House Speaker Nancy Pelosi, D-Calif., posted a video Tuesday to announce her re-election bid. She’s going to win the race for her San Francisco seat for the 18th time; that’s not in doubt. The question that every House Democrat is asking, though, is “what comes next?” I don’t know what Pelosi intends — but when she returns to Washington next January, it can’t be with an eye on retaining the speaker’s gavel.
This isn’t a dig at her leadership style. Since she became the leader of the House Democrats in 2002, Pelosi has been a master strategist and negotiator. She’s managed to keep her caucus together through the Obama and Trump administrations, shepherding landmark legislation into law along the way. Even after she lost the speakership in 2011, she remained the minority leader until she reclaimed the gavel in 2019.

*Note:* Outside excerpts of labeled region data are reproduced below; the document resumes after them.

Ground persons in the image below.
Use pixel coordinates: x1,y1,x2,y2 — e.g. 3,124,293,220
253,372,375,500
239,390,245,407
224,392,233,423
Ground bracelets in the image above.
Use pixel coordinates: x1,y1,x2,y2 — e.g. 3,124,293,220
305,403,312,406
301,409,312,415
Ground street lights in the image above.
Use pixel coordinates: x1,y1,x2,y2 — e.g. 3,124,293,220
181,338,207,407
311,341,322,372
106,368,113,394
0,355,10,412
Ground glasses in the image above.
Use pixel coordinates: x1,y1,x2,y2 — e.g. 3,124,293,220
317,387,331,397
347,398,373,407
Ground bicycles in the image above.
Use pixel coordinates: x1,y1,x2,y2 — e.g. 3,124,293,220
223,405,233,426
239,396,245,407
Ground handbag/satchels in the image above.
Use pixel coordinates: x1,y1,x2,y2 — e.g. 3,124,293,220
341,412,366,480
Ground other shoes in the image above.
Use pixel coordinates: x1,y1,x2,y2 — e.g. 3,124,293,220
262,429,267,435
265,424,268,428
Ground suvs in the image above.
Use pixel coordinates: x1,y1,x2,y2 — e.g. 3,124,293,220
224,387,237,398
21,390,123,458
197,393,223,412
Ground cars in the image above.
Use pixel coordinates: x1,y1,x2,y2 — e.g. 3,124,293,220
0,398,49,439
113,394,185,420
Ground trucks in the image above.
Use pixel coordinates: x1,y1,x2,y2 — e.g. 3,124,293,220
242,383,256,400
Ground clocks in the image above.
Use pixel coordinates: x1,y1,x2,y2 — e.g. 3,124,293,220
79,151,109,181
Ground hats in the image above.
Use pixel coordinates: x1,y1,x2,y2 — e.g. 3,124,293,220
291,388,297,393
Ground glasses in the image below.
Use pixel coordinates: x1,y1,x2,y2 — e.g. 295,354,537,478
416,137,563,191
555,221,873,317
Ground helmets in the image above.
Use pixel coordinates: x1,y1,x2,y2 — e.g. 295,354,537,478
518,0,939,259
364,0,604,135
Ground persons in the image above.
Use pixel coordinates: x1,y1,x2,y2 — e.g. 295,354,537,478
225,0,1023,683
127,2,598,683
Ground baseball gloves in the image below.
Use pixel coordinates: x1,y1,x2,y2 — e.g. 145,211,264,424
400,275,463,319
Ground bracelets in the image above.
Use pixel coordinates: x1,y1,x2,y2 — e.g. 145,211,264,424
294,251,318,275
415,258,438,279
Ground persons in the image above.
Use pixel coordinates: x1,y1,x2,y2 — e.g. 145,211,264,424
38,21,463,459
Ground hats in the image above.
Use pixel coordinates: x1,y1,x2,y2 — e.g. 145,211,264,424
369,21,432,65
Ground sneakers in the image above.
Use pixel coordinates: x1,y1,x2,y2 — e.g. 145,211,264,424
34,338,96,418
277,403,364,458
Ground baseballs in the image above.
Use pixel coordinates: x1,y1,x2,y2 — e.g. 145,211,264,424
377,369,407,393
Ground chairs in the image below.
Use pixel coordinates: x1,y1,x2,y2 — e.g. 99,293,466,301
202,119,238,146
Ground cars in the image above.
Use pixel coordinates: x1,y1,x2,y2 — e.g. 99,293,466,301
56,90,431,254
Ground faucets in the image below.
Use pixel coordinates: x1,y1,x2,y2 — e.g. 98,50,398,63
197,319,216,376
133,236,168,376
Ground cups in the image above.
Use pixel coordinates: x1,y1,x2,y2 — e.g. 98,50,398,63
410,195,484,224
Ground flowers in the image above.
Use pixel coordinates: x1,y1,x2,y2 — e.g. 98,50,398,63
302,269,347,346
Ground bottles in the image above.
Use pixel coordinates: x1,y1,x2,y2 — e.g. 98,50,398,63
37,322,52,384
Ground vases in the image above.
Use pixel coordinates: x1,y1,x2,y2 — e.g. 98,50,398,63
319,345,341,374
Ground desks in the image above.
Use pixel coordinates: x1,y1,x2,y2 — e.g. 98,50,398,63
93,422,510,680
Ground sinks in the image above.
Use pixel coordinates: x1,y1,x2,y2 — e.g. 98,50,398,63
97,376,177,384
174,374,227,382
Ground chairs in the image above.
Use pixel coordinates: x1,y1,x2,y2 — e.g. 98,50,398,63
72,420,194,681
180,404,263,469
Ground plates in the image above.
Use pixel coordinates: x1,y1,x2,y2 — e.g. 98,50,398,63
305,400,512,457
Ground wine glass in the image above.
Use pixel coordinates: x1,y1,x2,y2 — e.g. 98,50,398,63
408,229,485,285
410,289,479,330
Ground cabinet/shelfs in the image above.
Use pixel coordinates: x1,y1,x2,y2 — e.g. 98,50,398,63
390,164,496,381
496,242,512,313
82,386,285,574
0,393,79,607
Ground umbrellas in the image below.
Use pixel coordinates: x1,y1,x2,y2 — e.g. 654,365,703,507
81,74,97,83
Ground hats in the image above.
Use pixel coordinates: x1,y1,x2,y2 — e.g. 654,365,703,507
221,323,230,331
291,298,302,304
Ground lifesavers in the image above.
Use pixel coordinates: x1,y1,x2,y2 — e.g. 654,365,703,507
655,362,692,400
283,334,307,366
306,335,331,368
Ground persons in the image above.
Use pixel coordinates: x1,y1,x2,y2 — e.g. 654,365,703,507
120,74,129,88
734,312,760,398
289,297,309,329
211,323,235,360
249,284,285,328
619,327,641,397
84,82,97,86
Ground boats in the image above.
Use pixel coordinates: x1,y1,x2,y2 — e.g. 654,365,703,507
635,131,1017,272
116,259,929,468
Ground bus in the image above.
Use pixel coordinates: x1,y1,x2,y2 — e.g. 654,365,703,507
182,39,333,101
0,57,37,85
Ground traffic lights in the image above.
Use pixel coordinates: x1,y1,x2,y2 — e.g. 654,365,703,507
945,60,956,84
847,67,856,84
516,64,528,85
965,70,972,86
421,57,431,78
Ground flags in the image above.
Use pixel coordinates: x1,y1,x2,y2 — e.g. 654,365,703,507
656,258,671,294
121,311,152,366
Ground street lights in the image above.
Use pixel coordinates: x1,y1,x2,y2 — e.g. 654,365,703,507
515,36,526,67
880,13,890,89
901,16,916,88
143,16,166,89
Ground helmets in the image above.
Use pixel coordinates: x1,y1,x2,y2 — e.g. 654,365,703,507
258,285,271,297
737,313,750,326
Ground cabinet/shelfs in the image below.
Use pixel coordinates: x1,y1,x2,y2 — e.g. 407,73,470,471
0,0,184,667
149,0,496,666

That’s remarkable stability, especially when you compare her tenure to the fractious chaos on the other side of the aisle. The Republican caucus has burned through its leaders by comparison, with four men holding the position of speaker or minority leader since Pelosi took the reins. Even as she’s had to bring the more moderate and progressive wings of her party together, she’s done so with aplomb. There’s been no serious challenge to her reign, as she’s kept her rivals close at hand.
That tendency has ironically become part of the reason her time atop the caucus needs to end. Pelosi, 81, has been in Congress since the year I was born — and she isn’t an outlier on the age front among her top leadership team, which has remained with her since 2007. Steny Hoyer of Maryland — the majority leader and Pelosi’s longtime frenemy — is 82. Jim Clyburn of South Carolina is the majority whip, the No. 3 spot in the House, and 81 years old, as well.
Neither has indicated whether they will also want to retain their positions should Pelosi step down as speaker. But Hoyer bristled at the pledge Pelosi made in 2018 to step down as leader after four years, reportedly snapping: “She’s not negotiating for me.” Clyburn, who is also running again, dismissed the idea that he needed to step aside for younger Democrats. “I never asked anybody to die for me,” he said in an interview for “Axios on HBO.” “I don’t know why people come saying you need to step aside for me. No. If you want my seat, come get it.”
Either could make his own play for the top gig if Pelosi doesn’t. Clyburn was noncommittal in 2020 when asked whether he’d be interested in the speaker’s role. But it seems doubtful that the caucus will select another octogenarian to replace Pelosi.